As a British citizen you are entitled to reside in Italy for as long as you want, and to receive all the services and entitlements of Italian citizens. But you have also to abide to the local laws and regulations, particularly the ones about demographic services. If the local authorities don't know that you're there, you simply don't exist. Can't open a bank account, can't buy a car, get a driving licence or hook a phone line with a broadband connection in your place.
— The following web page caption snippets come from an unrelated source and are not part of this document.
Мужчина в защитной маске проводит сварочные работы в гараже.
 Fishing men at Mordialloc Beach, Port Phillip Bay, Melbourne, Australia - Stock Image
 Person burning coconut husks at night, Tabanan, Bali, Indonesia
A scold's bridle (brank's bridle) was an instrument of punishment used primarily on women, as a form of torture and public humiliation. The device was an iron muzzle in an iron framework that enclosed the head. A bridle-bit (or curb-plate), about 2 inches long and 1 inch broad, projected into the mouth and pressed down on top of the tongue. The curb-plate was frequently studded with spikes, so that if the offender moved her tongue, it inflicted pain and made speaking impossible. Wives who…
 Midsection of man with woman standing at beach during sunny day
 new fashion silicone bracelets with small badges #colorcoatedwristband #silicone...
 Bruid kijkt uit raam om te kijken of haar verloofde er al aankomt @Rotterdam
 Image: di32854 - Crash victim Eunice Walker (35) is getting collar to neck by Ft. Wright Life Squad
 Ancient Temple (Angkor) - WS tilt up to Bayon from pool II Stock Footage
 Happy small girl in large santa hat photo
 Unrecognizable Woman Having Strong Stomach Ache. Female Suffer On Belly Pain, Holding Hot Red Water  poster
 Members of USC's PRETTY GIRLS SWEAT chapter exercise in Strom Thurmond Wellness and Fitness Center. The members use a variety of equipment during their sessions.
So get smart and get your papers in order, because without them you can't even get married...


----------



## stacey812000 (Feb 6, 2011)

Arturo.c said:


> Ok, what does this exactly mean? Don't you have a passport? If you do, and you are living in a place you rented with a regular contract, then you got to go to the "Comune" and register yourself in the "Anagrafe".
> 
> This is how it works: first you get your "residenza", then you get your "codice fiscale", and only when you got both you can go to the ASL office, pick your GP and get a temporary "tessera sanitaria" (just like the NHS card back home), until the real one comes in the mail.
> 
> ...


i have a british passport, and we own a house, but its not in my name, although i live there full time........i have a codice fiscale already, i forgot to say that, and i have some what of a bank account........i really appreciate your answer and fast response....thanks again


----------



## Arturo.c (Aug 15, 2010)

stacey812000 said:


> i have a british passport, and we own a house, but its not in my name, although i live there full time........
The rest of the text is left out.